**TEXTE D'ÉTUDE**
Quatre jours après le massacre de 34 de leurs camarades par des policiers lourdement armés, les mineurs grévistes de la mine de platine en Afrique du Sud ont défié un ultimatum de la compagnie de reprendre le travail lundi sous peine d’être licenciés.
Indiquant qu’à peine 27 pour cent de l’effectif s’étaient présentés au travail lundi à la mine de Marikana, le propriétaire de la mine, le conglomérat Lonmin basé à Londres, a été obligé d’abandonner sa menace. Il a publié un communiqué disant que personne ne serait licencié pour ne pas être retourné à la mine et a fixé une nouvelle date butoir à mardi matin.
La mine a été incapable de reprendre la production lundi, étant donné que les foreurs, dont quelques 3.000 sont en grève depuis le 10 août, ont refusé de mettre fin à leur grève. Ces travailleurs, qui figurent parmi les plus brutalement exploités d'Afrique du Sud sont indispensables pour l’extraction du platine.
Des milliers de grévistes sont retournés sur la colline qui surplombe la mine et où le massacre a eu lieu lundi. Selon un rapport publié lundi par le Mail & Guardian sud-africain, la région demeure un « champ de bataille couvert de sang. »
« La terre et les buissons avoisinants sont jonchés de morceaux de vêtements ensanglantés alors que de la peinture fraîche jaune marque les endroits où gisaient les corps, » a relaté le journal. « Un bidon de gaz lacrymogène vide a été jeté près du marquage à la peinture jaune et un groupe d’enfants jouaient tout près avec une torche brûlée. »
C’est ici que jeudi dernier une armée de policiers assistés par des hélicoptères et des véhicules blindés a utilisé des gaz lacrymogènes, des canons à eau et des grenades assourdissantes pour disperser les grévistes, en forçant un groupe à se diriger vers une phalange de policiers en attente, armés d’armes automatiques et de munitions réelles. Des tirs aléatoires et soutenus se sont poursuivis même après qu’un grand nombre de grévistes eurent été tués et blessés dans des scènes rappelant les massacres historiques perpétrés par l’ancien régime d'apartheid à Sharpeville et à Soweto.
Les travailleurs qui ont parlé à la presse sud-africaine étaient visiblement en colère et amers à la fois contre le gouvernement de l’African National Congress pour avoir organisé ce bain de sang et contre la compagnie, Lonmin, pour traiter avec mépris leurs revendications en leur ordonnant de mettre fin à leur grève sous peine de perdre leur emploi dans des conditions où le sang de leurs collègues de travail n’a même pas encore eu le temps de sécher.

**LES DONNÉES**
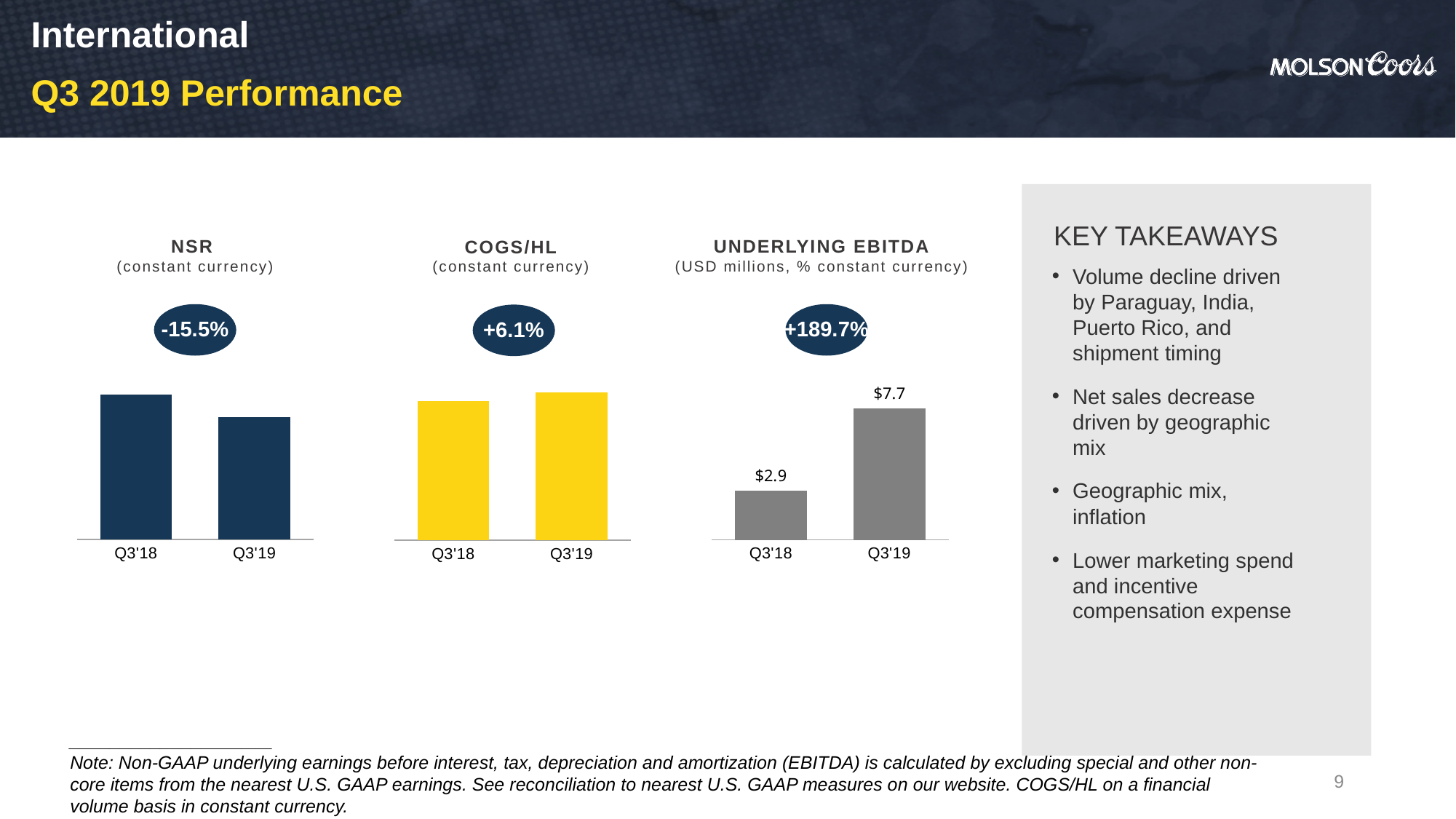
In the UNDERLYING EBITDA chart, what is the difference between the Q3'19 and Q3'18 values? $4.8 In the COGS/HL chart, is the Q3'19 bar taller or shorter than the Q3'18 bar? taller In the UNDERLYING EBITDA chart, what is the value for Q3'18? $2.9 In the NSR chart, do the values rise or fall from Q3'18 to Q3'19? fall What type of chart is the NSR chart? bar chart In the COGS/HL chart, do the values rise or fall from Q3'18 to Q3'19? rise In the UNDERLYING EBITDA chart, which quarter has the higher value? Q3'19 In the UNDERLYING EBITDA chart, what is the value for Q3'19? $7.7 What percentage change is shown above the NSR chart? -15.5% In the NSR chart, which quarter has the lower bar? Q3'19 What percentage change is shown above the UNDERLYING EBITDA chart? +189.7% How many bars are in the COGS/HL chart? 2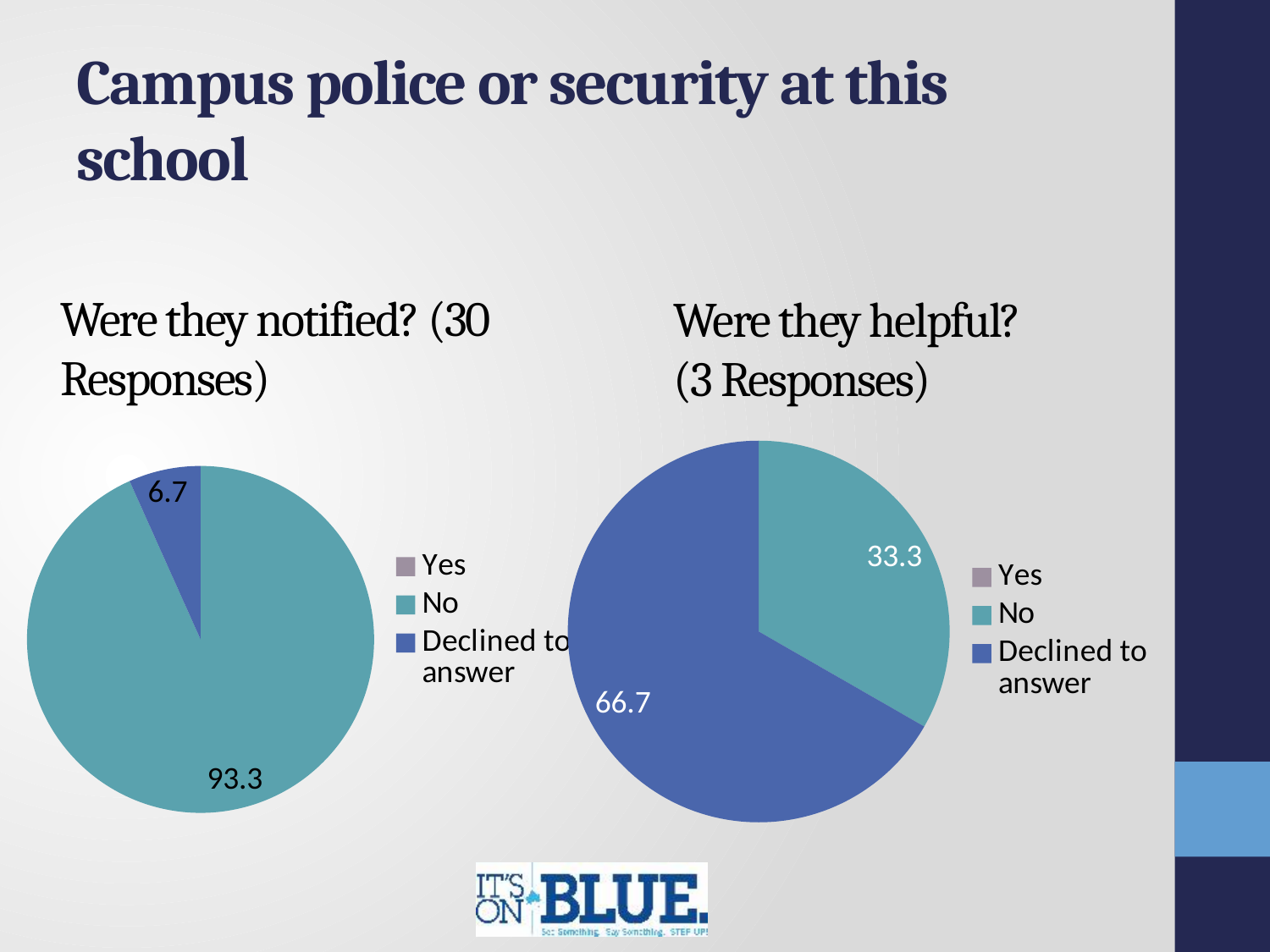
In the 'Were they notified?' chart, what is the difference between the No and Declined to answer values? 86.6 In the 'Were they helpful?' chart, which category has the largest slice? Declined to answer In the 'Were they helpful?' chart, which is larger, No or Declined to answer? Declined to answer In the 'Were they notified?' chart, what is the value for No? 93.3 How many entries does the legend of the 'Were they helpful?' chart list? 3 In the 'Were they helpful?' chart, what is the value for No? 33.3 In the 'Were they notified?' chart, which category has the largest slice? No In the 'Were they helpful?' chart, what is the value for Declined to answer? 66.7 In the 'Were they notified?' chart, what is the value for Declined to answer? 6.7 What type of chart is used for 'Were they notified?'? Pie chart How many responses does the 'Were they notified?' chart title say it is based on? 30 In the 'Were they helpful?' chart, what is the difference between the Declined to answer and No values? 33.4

**ÉNONCÉ DU PROBLÈME**
D'après le texte d'étude, quelle part de l'effectif s'est présentée au travail lundi à la mine de Marikana ?

**VOTRE SOLUTION**
À peine 27 pour cent de l'effectif.